ESERCIZIO: Stampa per intero, senza cambiare nulla, il testo sulla pace di Westfalia.

TESTO FORNITO:
╭──

Il 1° giugno 1645 la Francia a Münster e la Svezia a Osnabriück presentarono le proprie proposte di pace. Esse furono discusse dagli Stati dell’Impero dall’ottobre 1645 all’aprile 1646. I problemi religiosi furono decisi tra il febbraio i646 e il marzo 1648, e quelli politici nell’estate del 1648.
I due trattati — quello di Münster tra la Francia e l’Impero, e quello di Osnabrück tra la Svezia e l’Impero — furono firmati il 24 ottobre 1648.
È noto che con la pace di Westfalia nasce un nuovo sistema internazionale, in cui il sistema politico delle potenze europee si sostituisce all’antica unità della Respublica Christiana. Sul piano territoriale, come risultante dei vari trasferimenti, l’Impero perdette 40.000 kmq di territorio e rimase con una frontiera indifendibile verso la Francia; mentre questa e la Svezia, come garanti della pace, ottennero un diritto costante di intervento negli affari tedeschi.
L’autorità imperiale svanì nel nulla, a profitto della sostanziale indipendenza dei più che 300 diversi Stati tedeschi; e l’evoluzione della Germania verso l’unità nazionale venne ritardata di secoli.

╰──

VOCI:
╭──

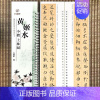 [正版]全文 黄姬水小楷上林赋 近距离临摹字帖练习卡册卡页 原碑原帖临摹毛笔字帖字卡繁体旁注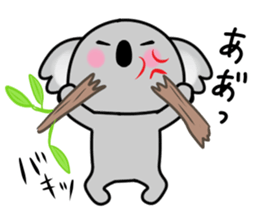 koala~ sticker #2969308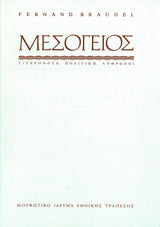 Fernand Braudel - Η Μεσόγειος εξώφυλλο βιβλίου 3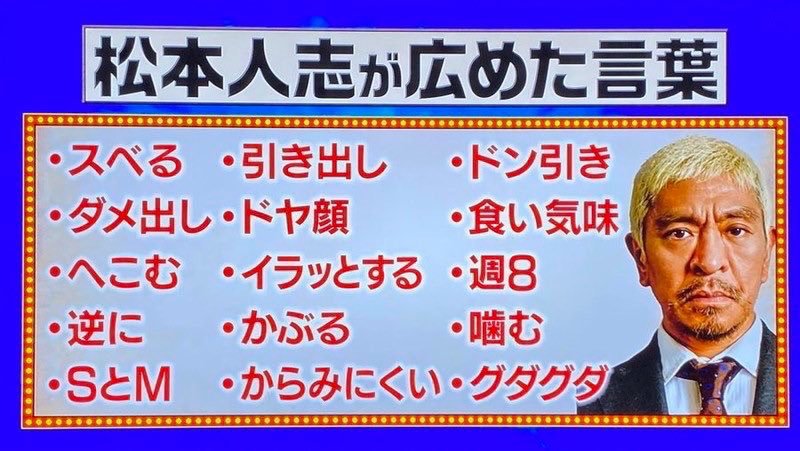 sutosaiface's tweet photo. 松本が登場する前って軌跡の方程式求めて十分性の確認するとき何て書いてたんや https://t.co/z2T9SYrFzV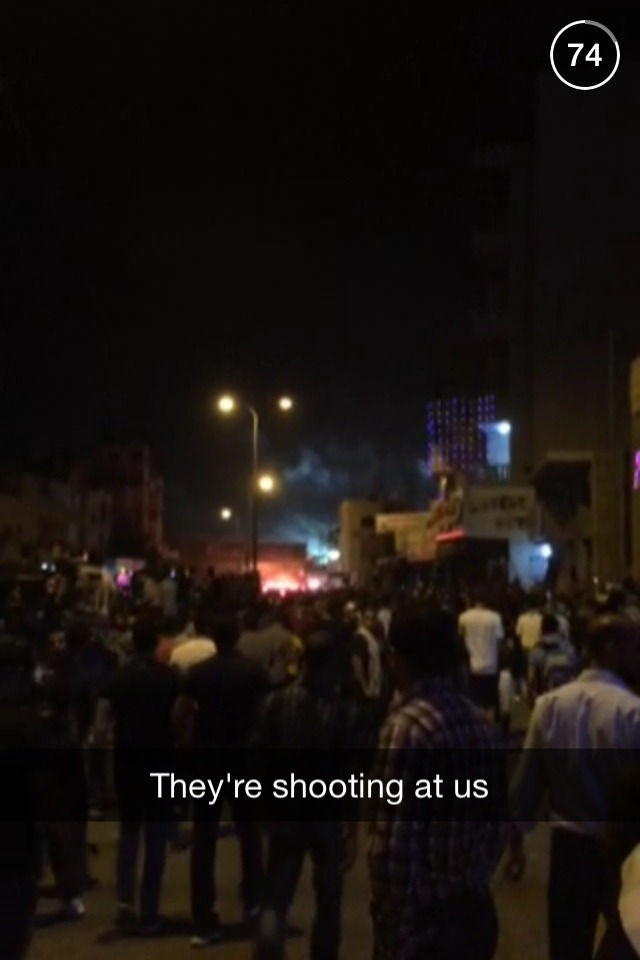 palestinienne:  The pictures aren’t that clear, but my friend is in Ramallah, Palestine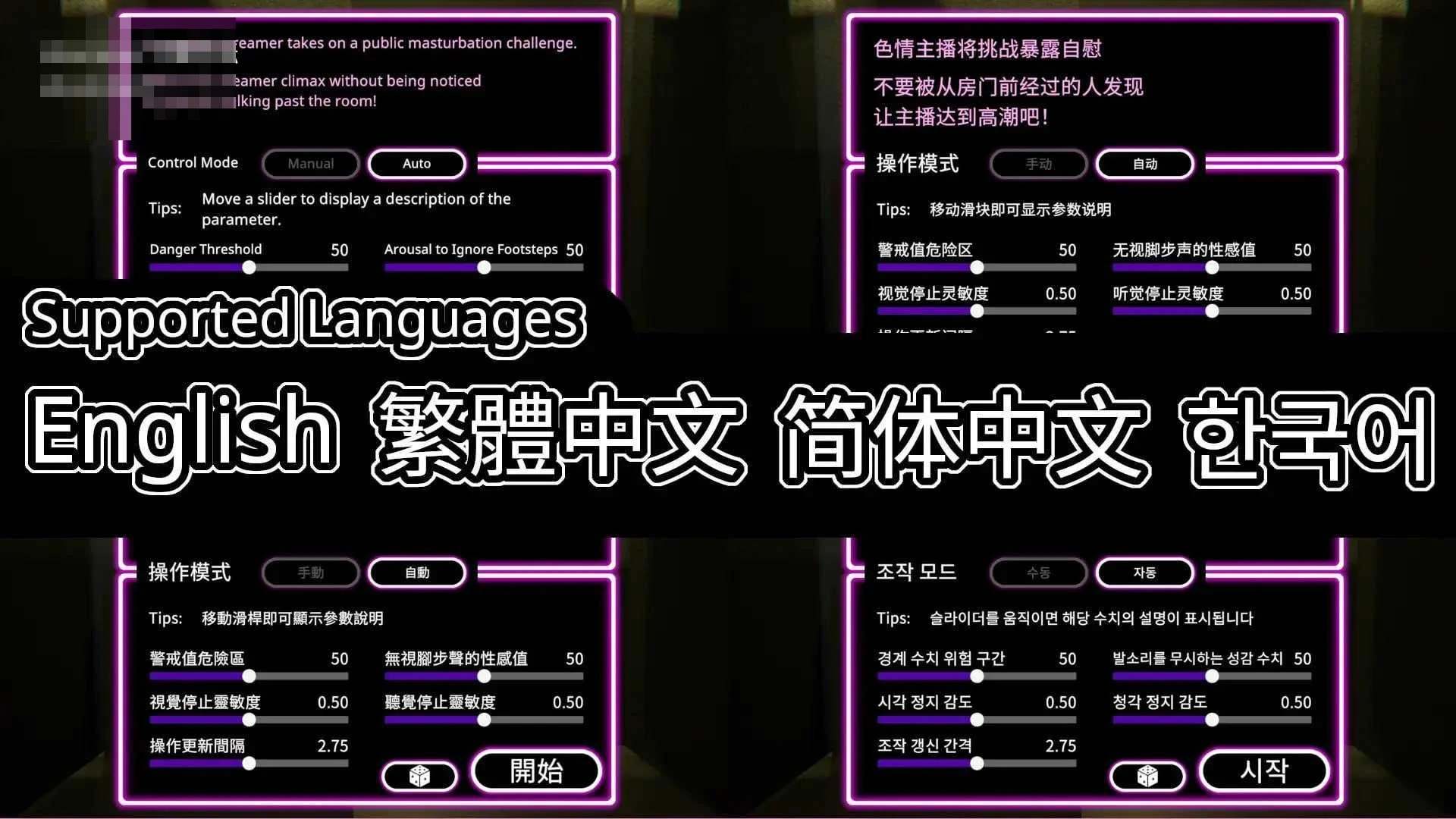 危险高潮RiskyOrgasm【官中+无修正+动态】[3D]（百度云/FM）713m
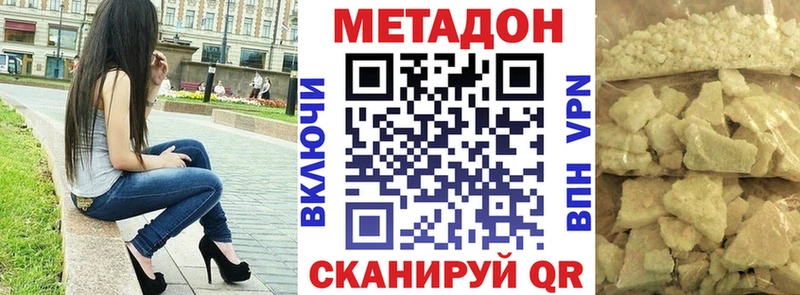 Метадон белоснежный  Котово 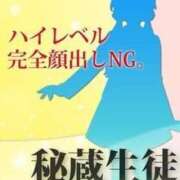 ヒメ日記 2024/09/26 00:52 投稿 あずさ ときめき純情ロリ学園～東京乙女組 新宿校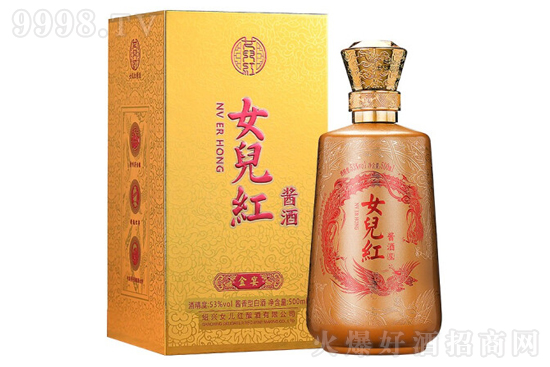 53°女兒紅醬酒金宴500ml價(jià)格,多少錢? 53°女兒紅醬酒金宴500ml價(jià)格,多少錢?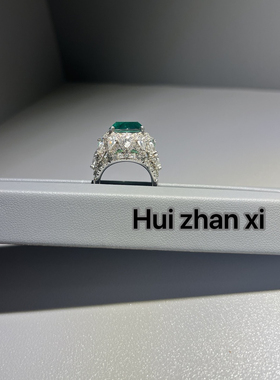 Hui zhan xi培育祖母绿15ct大克拉霸气款戒指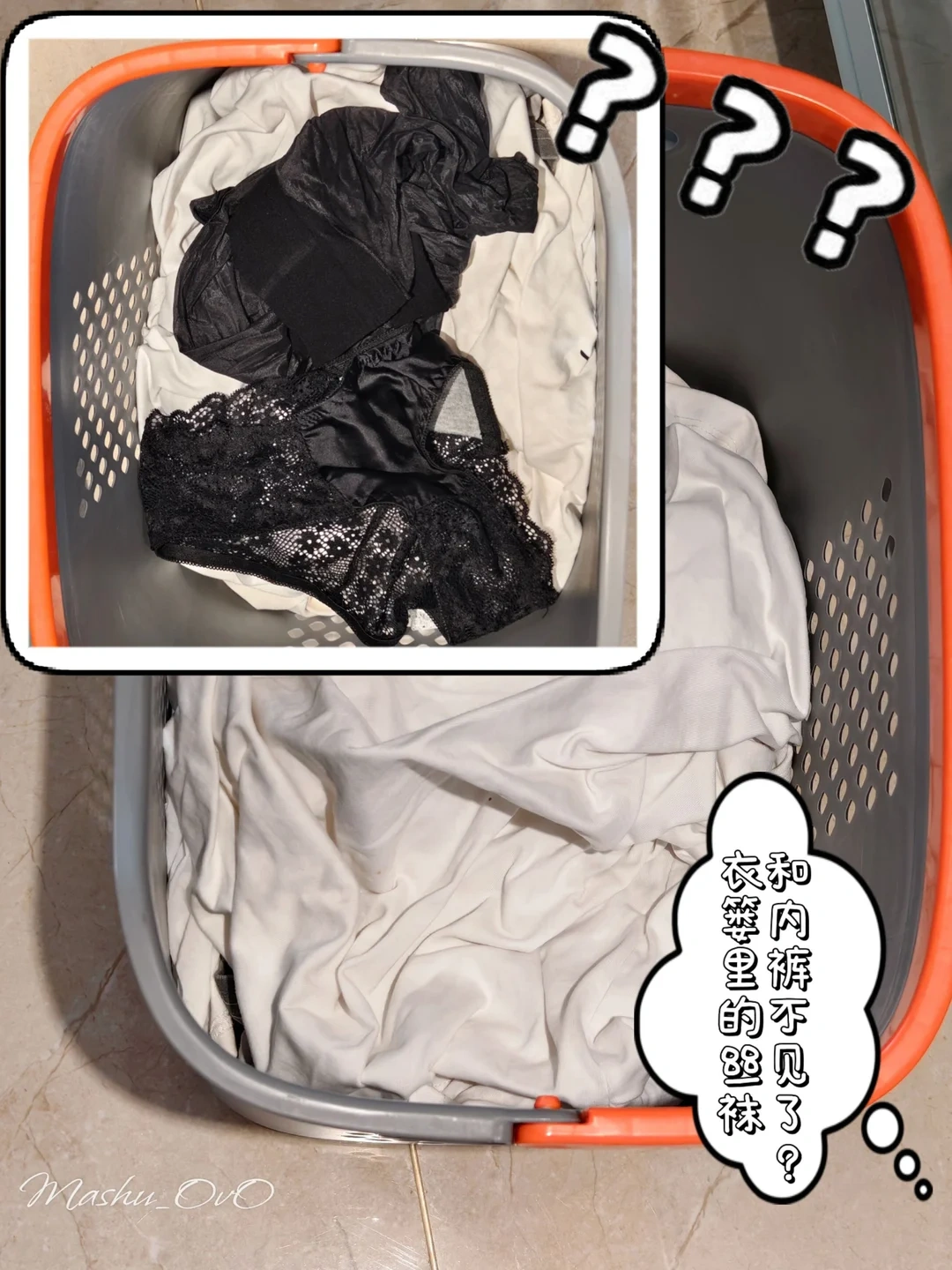 91tutu.cc@麻薯大王 - No.010 与继母の秘密-029.webp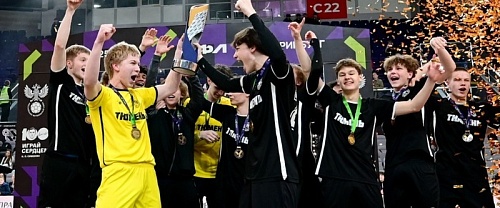 Юные тюменцы в финале одолели «Синару» и забрали золото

╰──

RISPOSTA:
Il 1° giugno 1645 la Francia a Münster e la Svezia a Osnabriück presentarono le proprie proposte di pace. Esse furono discusse dagli Stati dell’Impero dall’ottobre 1645 all’aprile 1646. I problemi religiosi furono decisi tra il febbraio i646 e il marzo 1648, e quelli politici nell’estate del 1648.
I due trattati — quello di Münster tra la Francia e l’Impero, e quello di Osnabrück tra la Svezia e l’Impero — furono firmati il 24 ottobre 1648.
È noto che con la pace di Westfalia nasce un nuovo sistema internazionale, in cui il sistema politico delle potenze europee si sostituisce all’antica unità della Respublica Christiana. Sul piano territoriale, come risultante dei vari trasferimenti, l’Impero perdette 40.000 kmq di territorio e rimase con una frontiera indifendibile verso la Francia; mentre questa e la Svezia, come garanti della pace, ottennero un diritto costante di intervento negli affari tedeschi.
L’autorità imperiale svanì nel nulla, a profitto della sostanziale indipendenza dei più che 300 diversi Stati tedeschi; e l’evoluzione della Germania verso l’unità nazionale venne ritardata di secoli.